# Aim of the exercise
Render every line of the listing below as a JSON array of strings, one string per line, and omit the blank lines.

# Records for processing
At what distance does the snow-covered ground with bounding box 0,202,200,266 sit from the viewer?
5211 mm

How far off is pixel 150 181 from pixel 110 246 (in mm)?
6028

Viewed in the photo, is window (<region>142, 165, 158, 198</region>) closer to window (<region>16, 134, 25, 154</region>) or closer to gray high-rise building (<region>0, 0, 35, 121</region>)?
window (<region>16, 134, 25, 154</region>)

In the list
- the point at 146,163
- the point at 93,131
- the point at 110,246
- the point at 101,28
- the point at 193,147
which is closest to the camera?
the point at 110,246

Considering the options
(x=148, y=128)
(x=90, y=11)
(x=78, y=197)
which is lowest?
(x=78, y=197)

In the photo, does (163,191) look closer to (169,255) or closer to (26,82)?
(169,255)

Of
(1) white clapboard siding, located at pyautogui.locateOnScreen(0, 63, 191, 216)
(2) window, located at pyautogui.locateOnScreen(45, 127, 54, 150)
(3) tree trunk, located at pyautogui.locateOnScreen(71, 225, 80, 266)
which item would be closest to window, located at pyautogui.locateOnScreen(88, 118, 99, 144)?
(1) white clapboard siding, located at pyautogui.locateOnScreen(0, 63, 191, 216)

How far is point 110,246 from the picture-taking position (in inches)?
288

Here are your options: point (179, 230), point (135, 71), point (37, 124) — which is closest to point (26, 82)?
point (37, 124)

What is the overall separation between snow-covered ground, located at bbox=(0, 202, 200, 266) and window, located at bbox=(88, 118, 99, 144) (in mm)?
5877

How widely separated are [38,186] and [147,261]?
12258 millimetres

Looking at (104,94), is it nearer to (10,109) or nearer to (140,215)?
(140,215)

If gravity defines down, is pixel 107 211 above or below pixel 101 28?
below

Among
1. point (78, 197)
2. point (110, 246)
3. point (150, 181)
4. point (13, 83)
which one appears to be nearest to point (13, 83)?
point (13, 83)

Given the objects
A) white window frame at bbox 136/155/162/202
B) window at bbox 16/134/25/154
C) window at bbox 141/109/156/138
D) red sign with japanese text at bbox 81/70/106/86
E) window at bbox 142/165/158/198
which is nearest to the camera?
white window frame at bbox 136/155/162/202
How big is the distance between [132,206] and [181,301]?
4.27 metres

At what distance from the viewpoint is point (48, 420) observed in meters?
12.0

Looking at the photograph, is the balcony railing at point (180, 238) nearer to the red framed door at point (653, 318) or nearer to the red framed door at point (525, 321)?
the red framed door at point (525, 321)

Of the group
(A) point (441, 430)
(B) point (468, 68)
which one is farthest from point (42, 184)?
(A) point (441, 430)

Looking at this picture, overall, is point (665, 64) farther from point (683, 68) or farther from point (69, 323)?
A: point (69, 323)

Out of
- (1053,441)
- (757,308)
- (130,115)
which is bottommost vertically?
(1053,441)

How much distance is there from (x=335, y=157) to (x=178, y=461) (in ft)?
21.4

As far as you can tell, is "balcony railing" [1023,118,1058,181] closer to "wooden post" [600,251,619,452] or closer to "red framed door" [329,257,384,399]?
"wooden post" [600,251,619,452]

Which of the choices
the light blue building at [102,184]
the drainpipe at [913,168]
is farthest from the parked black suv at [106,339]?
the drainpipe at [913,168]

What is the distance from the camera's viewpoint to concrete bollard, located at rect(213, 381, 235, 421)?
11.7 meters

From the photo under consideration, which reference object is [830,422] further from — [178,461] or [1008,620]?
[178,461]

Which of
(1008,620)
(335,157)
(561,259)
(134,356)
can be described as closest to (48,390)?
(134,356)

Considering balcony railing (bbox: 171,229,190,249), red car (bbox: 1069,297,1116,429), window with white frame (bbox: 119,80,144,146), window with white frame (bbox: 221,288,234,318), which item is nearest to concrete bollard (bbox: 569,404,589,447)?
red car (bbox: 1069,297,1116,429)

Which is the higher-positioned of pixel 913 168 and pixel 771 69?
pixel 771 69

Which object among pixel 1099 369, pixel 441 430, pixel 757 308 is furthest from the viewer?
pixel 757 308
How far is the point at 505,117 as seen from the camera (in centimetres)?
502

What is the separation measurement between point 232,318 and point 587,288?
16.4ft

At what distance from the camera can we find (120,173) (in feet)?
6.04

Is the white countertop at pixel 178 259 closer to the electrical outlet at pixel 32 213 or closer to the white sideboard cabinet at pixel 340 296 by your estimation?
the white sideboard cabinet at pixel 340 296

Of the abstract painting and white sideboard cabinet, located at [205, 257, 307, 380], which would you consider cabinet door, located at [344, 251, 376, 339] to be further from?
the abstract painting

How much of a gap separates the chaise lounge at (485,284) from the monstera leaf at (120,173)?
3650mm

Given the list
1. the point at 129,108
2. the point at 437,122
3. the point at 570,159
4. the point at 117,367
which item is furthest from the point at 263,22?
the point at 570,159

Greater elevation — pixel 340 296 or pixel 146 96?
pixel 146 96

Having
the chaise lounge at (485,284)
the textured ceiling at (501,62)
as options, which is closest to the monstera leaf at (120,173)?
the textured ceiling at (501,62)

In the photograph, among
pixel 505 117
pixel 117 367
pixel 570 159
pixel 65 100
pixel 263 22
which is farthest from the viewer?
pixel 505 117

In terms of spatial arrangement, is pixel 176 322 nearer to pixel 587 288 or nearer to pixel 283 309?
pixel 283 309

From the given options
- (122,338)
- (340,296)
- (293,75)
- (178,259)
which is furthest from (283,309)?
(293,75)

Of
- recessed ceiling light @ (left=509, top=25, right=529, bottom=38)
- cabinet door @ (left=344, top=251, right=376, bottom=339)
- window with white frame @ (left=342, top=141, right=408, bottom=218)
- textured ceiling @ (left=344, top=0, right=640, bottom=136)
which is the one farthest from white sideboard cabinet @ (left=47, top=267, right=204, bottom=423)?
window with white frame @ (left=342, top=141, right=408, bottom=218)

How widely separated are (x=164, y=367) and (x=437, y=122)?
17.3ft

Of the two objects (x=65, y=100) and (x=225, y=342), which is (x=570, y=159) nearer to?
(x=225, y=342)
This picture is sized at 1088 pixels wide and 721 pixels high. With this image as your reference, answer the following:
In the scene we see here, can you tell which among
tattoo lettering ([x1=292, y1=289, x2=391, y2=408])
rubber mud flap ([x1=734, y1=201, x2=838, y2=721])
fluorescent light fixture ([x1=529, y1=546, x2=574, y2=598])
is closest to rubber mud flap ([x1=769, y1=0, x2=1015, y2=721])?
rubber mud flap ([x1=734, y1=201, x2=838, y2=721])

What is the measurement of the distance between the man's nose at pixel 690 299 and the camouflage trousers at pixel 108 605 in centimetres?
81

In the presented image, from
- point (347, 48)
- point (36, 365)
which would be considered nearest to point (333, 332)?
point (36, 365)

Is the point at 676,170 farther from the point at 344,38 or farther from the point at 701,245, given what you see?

# Solution for this task
[
  "At what distance does the snow-covered ground with bounding box 0,202,200,266 sit from the viewer?",
  "5211 mm",
  "How far off is pixel 150 181 from pixel 110 246 (in mm)?",
  "6028",
  "Viewed in the photo, is window (<region>142, 165, 158, 198</region>) closer to window (<region>16, 134, 25, 154</region>) or closer to gray high-rise building (<region>0, 0, 35, 121</region>)?",
  "window (<region>16, 134, 25, 154</region>)",
  "In the list",
  "- the point at 146,163",
  "- the point at 93,131",
  "- the point at 110,246",
  "- the point at 101,28",
  "- the point at 193,147",
  "which is closest to the camera?",
  "the point at 110,246",
  "Considering the options",
  "(x=148, y=128)",
  "(x=90, y=11)",
  "(x=78, y=197)",
  "which is lowest?",
  "(x=78, y=197)",
  "In the photo, does (163,191) look closer to (169,255) or closer to (26,82)?",
  "(169,255)",
  "Of",
  "(1) white clapboard siding, located at pyautogui.locateOnScreen(0, 63, 191, 216)",
  "(2) window, located at pyautogui.locateOnScreen(45, 127, 54, 150)",
  "(3) tree trunk, located at pyautogui.locateOnScreen(71, 225, 80, 266)",
  "which item would be closest to window, located at pyautogui.locateOnScreen(88, 118, 99, 144)?",
  "(1) white clapboard siding, located at pyautogui.locateOnScreen(0, 63, 191, 216)",
  "How far is point 110,246 from the picture-taking position (in inches)?",
  "288",
  "Here are your options: point (179, 230), point (135, 71), point (37, 124) — which is closest to point (26, 82)?",
  "point (37, 124)",
  "What is the overall separation between snow-covered ground, located at bbox=(0, 202, 200, 266) and window, located at bbox=(88, 118, 99, 144) (in mm)?",
  "5877",
  "How widely separated are [38,186] and [147,261]?",
  "12258 millimetres",
  "Looking at (104,94), is it nearer to (10,109) or nearer to (140,215)?",
  "(140,215)",
  "If gravity defines down, is pixel 107 211 above or below pixel 101 28?",
  "below",
  "Among",
  "1. point (78, 197)",
  "2. point (110, 246)",
  "3. point (150, 181)",
  "4. point (13, 83)",
  "which one appears to be nearest to point (13, 83)?",
  "point (13, 83)",
  "Given the objects",
  "A) white window frame at bbox 136/155/162/202",
  "B) window at bbox 16/134/25/154",
  "C) window at bbox 141/109/156/138",
  "D) red sign with japanese text at bbox 81/70/106/86",
  "E) window at bbox 142/165/158/198",
  "which is nearest to the camera?",
  "white window frame at bbox 136/155/162/202",
  "How big is the distance between [132,206] and [181,301]?",
  "4.27 metres",
  "At what distance from the viewpoint is point (48, 420) observed in meters?",
  "12.0",
  "Looking at the photograph, is the balcony railing at point (180, 238) nearer to the red framed door at point (653, 318) or nearer to the red framed door at point (525, 321)?",
  "the red framed door at point (525, 321)",
  "Of the group",
  "(A) point (441, 430)",
  "(B) point (468, 68)",
  "which one is farthest from point (42, 184)?",
  "(A) point (441, 430)",
  "Looking at this picture, overall, is point (665, 64) farther from point (683, 68) or farther from point (69, 323)?",
  "A: point (69, 323)",
  "Out of",
  "- (1053,441)",
  "- (757,308)",
  "- (130,115)",
  "which is bottommost vertically?",
  "(1053,441)",
  "How much distance is there from (x=335, y=157) to (x=178, y=461) (in ft)?",
  "21.4",
  "As far as you can tell, is \"balcony railing\" [1023,118,1058,181] closer to \"wooden post\" [600,251,619,452] or closer to \"red framed door\" [329,257,384,399]?",
  "\"wooden post\" [600,251,619,452]",
  "Which of the choices",
  "the light blue building at [102,184]",
  "the drainpipe at [913,168]",
  "is farthest from the parked black suv at [106,339]?",
  "the drainpipe at [913,168]",
  "What is the distance from the camera's viewpoint to concrete bollard, located at rect(213, 381, 235, 421)?",
  "11.7 meters",
  "From the photo under consideration, which reference object is [830,422] further from — [178,461] or [1008,620]?",
  "[178,461]",
  "Which of",
  "(1008,620)",
  "(335,157)",
  "(561,259)",
  "(134,356)",
  "can be described as closest to (48,390)?",
  "(134,356)",
  "Considering balcony railing (bbox: 171,229,190,249), red car (bbox: 1069,297,1116,429), window with white frame (bbox: 119,80,144,146), window with white frame (bbox: 221,288,234,318), which item is nearest to concrete bollard (bbox: 569,404,589,447)?",
  "red car (bbox: 1069,297,1116,429)",
  "Which is the higher-positioned of pixel 913 168 and pixel 771 69?",
  "pixel 771 69",
  "Which object among pixel 1099 369, pixel 441 430, pixel 757 308 is furthest from the viewer?",
  "pixel 757 308",
  "How far is the point at 505,117 as seen from the camera (in centimetres)?",
  "502",
  "What is the separation measurement between point 232,318 and point 587,288?",
  "16.4ft",
  "At what distance from the camera can we find (120,173) (in feet)?",
  "6.04",
  "Is the white countertop at pixel 178 259 closer to the electrical outlet at pixel 32 213 or closer to the white sideboard cabinet at pixel 340 296 by your estimation?",
  "the white sideboard cabinet at pixel 340 296",
  "Of the abstract painting and white sideboard cabinet, located at [205, 257, 307, 380], which would you consider cabinet door, located at [344, 251, 376, 339] to be further from?",
  "the abstract painting",
  "How much of a gap separates the chaise lounge at (485,284) from the monstera leaf at (120,173)?",
  "3650mm",
  "Given the list",
  "1. the point at 129,108",
  "2. the point at 437,122",
  "3. the point at 570,159",
  "4. the point at 117,367",
  "which item is furthest from the point at 263,22?",
  "the point at 570,159",
  "Greater elevation — pixel 340 296 or pixel 146 96?",
  "pixel 146 96",
  "Having",
  "the chaise lounge at (485,284)",
  "the textured ceiling at (501,62)",
  "as options, which is closest to the monstera leaf at (120,173)?",
  "the textured ceiling at (501,62)",
  "In the photograph, among",
  "pixel 505 117",
  "pixel 117 367",
  "pixel 570 159",
  "pixel 65 100",
  "pixel 263 22",
  "which is farthest from the viewer?",
  "pixel 505 117",
  "In terms of spatial arrangement, is pixel 176 322 nearer to pixel 587 288 or nearer to pixel 283 309?",
  "pixel 283 309",
  "From the given options",
  "- (122,338)",
  "- (340,296)",
  "- (293,75)",
  "- (178,259)",
  "which is furthest from (283,309)?",
  "(293,75)",
  "Of",
  "- recessed ceiling light @ (left=509, top=25, right=529, bottom=38)",
  "- cabinet door @ (left=344, top=251, right=376, bottom=339)",
  "- window with white frame @ (left=342, top=141, right=408, bottom=218)",
  "- textured ceiling @ (left=344, top=0, right=640, bottom=136)",
  "which is the one farthest from white sideboard cabinet @ (left=47, top=267, right=204, bottom=423)?",
  "window with white frame @ (left=342, top=141, right=408, bottom=218)",
  "How widely separated are (x=164, y=367) and (x=437, y=122)?",
  "17.3ft",
  "Of the two objects (x=65, y=100) and (x=225, y=342), which is (x=570, y=159) nearer to?",
  "(x=225, y=342)",
  "This picture is sized at 1088 pixels wide and 721 pixels high. With this image as your reference, answer the following:",
  "In the scene we see here, can you tell which among",
  "tattoo lettering ([x1=292, y1=289, x2=391, y2=408])",
  "rubber mud flap ([x1=734, y1=201, x2=838, y2=721])",
  "fluorescent light fixture ([x1=529, y1=546, x2=574, y2=598])",
  "is closest to rubber mud flap ([x1=769, y1=0, x2=1015, y2=721])?",
  "rubber mud flap ([x1=734, y1=201, x2=838, y2=721])",
  "What is the measurement of the distance between the man's nose at pixel 690 299 and the camouflage trousers at pixel 108 605 in centimetres?",
  "81",
  "In the presented image, from",
  "- point (347, 48)",
  "- point (36, 365)",
  "which would be considered nearest to point (333, 332)?",
  "point (36, 365)",
  "Is the point at 676,170 farther from the point at 344,38 or farther from the point at 701,245, given what you see?"
]